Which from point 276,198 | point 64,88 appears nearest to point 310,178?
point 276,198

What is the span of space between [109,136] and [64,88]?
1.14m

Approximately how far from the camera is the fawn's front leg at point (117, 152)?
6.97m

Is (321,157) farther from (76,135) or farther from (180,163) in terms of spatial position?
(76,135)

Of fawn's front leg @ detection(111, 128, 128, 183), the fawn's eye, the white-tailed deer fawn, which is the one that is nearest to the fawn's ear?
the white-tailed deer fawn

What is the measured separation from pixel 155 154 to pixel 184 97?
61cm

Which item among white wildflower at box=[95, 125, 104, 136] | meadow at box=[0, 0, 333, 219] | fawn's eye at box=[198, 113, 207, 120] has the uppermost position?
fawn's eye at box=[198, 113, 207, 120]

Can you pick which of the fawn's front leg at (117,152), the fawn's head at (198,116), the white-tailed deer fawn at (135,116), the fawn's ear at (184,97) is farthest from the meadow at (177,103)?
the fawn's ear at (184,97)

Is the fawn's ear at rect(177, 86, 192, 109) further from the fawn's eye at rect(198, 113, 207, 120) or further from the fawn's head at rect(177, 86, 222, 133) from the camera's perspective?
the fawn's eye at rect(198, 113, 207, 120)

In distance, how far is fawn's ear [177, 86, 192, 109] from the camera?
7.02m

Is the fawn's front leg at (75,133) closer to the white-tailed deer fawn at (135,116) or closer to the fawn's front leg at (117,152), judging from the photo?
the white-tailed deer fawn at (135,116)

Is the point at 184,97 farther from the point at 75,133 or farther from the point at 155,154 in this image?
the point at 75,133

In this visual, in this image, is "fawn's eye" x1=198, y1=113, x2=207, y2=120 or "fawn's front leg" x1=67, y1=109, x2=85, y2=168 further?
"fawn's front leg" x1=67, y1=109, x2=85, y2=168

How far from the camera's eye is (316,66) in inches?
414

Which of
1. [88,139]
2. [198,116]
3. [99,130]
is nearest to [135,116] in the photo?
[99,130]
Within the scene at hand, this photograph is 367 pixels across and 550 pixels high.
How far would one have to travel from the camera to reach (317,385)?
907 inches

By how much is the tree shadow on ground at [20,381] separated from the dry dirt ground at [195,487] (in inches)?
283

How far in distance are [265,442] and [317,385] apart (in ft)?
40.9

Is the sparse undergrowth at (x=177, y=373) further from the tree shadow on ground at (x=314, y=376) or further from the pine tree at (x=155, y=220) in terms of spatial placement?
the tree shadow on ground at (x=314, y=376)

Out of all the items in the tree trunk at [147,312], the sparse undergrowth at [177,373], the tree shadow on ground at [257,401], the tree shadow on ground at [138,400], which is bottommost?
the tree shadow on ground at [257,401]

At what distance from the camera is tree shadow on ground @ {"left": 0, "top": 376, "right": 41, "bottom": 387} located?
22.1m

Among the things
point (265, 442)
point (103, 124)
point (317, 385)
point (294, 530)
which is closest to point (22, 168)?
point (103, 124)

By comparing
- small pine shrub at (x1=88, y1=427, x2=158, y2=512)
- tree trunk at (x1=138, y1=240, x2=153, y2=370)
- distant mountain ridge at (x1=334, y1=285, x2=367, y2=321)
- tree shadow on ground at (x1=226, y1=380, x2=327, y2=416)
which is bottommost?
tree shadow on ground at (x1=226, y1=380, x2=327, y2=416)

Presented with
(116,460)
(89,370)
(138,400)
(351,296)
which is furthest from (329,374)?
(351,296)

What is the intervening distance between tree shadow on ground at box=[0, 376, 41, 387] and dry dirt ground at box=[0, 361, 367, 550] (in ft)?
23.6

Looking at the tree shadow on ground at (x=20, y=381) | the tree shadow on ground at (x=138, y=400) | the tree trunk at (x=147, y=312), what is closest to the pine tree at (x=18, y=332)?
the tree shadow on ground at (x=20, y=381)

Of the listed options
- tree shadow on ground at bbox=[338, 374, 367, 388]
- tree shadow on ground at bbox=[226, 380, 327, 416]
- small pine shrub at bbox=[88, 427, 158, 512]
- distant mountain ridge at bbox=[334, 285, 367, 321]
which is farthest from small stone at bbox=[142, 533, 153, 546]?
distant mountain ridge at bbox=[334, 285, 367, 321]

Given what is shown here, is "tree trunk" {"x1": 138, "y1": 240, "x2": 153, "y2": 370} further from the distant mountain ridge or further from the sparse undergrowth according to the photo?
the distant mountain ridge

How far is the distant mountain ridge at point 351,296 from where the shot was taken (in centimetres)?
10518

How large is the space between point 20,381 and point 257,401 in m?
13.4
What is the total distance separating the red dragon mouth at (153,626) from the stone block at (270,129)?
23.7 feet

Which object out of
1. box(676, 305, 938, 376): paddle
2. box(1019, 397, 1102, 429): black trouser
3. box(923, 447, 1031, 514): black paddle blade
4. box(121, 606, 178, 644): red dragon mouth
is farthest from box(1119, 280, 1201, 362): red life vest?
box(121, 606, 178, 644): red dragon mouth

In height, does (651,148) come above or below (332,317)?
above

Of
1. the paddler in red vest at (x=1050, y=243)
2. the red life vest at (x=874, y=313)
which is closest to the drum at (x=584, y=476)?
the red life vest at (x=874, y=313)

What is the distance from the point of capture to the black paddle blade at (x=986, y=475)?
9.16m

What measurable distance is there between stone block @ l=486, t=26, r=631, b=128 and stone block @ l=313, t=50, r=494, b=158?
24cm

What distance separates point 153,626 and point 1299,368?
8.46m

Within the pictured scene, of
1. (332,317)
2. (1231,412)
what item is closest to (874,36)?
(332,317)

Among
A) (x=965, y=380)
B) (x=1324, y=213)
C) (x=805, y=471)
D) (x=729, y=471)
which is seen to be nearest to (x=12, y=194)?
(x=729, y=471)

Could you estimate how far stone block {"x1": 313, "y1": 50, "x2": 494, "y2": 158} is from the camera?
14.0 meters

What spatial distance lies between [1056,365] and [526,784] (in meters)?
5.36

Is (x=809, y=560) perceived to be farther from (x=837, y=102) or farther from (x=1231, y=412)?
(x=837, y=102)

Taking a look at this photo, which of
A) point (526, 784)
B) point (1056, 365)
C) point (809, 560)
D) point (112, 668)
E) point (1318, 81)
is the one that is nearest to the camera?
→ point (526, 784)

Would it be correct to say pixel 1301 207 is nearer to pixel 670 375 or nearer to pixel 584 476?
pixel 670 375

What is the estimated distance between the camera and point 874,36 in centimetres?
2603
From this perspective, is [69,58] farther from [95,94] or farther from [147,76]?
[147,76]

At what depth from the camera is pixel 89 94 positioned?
__________________________________________________
__DESCRIPTION OF THE TASK__.
Reproduce the rows above exactly, starting at the line with "Would it be" and continuing through the last line of the rows.

__TASK RESULT__.
Would it be correct to say pixel 1301 207 is nearer to pixel 670 375 or nearer to pixel 584 476?
pixel 670 375

What is the estimated distance between the camera and point 874,36 in centimetres?
2603
From this perspective, is [69,58] farther from [95,94] or farther from [147,76]?
[147,76]

At what depth from the camera is pixel 89 94 positioned?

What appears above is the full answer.